Dissecting Chemotherapy Part 8: Chemo for Colon Cancer – Only Three Percent Benefit

DL is a 47 year-old-male. Sometime in September 2010, he had uncomfortable feelings in his stomach. He went to see a GP who thought it was a food poisoning or gastric problem. He was told not to worry about it as the problem would just go away in a day or two.  Unfortunately it was not to be. The problem persisted and in early February 2011, DL felt there was lots of air/gas in his stomach.  In the early morning of 8 February 2011, DL went to see the same GP again. This time the doctor took his blood sample for analysis. An ultrasound was also done.

The blood test results of 8 February 2011 showed ESR = 40 (high), GGT 67 (high) while the cancer markers were all within normal range; CEA = 0.7, CA19.9 = 7.7, and Total PSA = 0.5.

Ultrasound of the abdomen showed “thickened loop of bowel, suggestive of colorectal malignancy”. He was advised to undergo a colonoscopy and CT scan of the abdomen.  A follow up CT scan confirmed thickening in the colorectal region.

On 10 February 2011, a colonoscopy was performed. There was a caecal polyp, and ulcerated growths in the transverse and sigmoid colon.
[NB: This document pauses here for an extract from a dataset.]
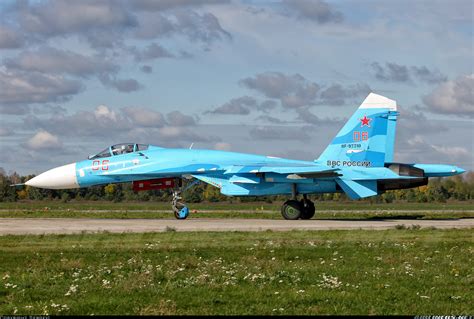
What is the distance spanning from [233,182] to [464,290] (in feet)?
69.9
Biopsy report confirmed the following:

  1. Caecal polyp:  tubule-villous adenoma with high grade dysplasia, along with suspicious foci of infiltration.
  2. Transverse colon: malignant transformation of a tubule-villous adenomatous polyp with foci of infiltration.
  3. Sigmoid colon: malignant tubule-villous adenoma with foci of infiltration. Grade 2 adenocarcinoma with infiltration.
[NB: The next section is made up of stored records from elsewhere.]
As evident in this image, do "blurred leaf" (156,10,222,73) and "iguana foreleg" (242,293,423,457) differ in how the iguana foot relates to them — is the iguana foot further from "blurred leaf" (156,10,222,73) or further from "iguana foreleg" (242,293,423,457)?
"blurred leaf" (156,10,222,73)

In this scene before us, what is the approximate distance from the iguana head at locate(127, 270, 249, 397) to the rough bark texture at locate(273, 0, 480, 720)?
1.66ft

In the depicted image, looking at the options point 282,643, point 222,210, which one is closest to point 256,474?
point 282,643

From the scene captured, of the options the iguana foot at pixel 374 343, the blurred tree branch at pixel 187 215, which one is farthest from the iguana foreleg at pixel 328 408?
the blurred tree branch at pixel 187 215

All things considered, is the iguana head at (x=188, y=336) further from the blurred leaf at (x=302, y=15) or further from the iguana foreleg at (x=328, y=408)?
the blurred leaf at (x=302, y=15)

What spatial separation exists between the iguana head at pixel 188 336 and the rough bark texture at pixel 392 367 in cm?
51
DL was referred to the government hospital for surgery.  A second colonoscopy was done at the government hospital and on 1 March 2011, DL underwent an operation to remove the cancer. According to the pathology report, the descending colon, part of ileum of appendix, caecum, ascending colon and descending colon and mesocolon were resected.  Histology indicated:

  1. Mycinous adenocarcinoma, well differentiated, pT3NoMx
  2. Tubular adenoma with invasive adenocarcinoma at caecum, well differentiated.
  3. Intramucosal adenocarcinoma (at caecum) forming small polyp.
  4. Inferior mesenteric lymph node: no malignancy.
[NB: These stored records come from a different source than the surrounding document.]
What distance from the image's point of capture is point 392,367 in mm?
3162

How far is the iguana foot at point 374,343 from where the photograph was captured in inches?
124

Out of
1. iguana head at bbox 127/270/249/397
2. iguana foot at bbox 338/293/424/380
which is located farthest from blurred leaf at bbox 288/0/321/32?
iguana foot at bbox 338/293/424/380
DL was in the hospital for seven days.  He was told that it was a Stage 2 cancer. DL was subsequently referred to an oncologist in the same government hospital. The oncologist offered chemotherapy and this is what DL was told:

“With chemotherapy, the chance of recurrence would be 17 percent, without chemotherapy the chance of recurrence would be 20 percent.” DL would have to undergo thirty cycles of chemotherapy.

Listen to what DL told us when he came to CA Care on 15 July 2011.


DL was indeed lucky to have met an honest oncologist who told him the “reality” of what chemo is all about.

  • In exchange for thirty cycles of chemotherapy, DL would stand to cut recurrence rate by 3 percent.
  • An equally important   point not said but implied is that even with chemotherapy there is no certainty that DL would remain cancer free. There is a 17 percent chance of recurrence.

So in dealing with cancer, no one will know with certainty its ultimate outcome.  Patients need to be honestly told the odds against them. The cards must be laid out openly on the table. Patients must be the ones to make the decision since this involves their life.

It is most unfair for those in the know to tell only the “good things” about chemo treatment, downplaying the many “bad things.” Patients are sometime “threatened” and “pushed” or “cheered” into taking a path that they are reluctant to take. We salute DL’s oncologist for being honest with DL. Even more so, when he told DL that should DL decids to do chemotherapy in the future, he is welcome to come back to receive the treatment. Many patients tell us, “If we defy our doctors, we will not be able to go back to the hospital again.”  This fear is real and has “cowed” patients into following what their doctors want them to do.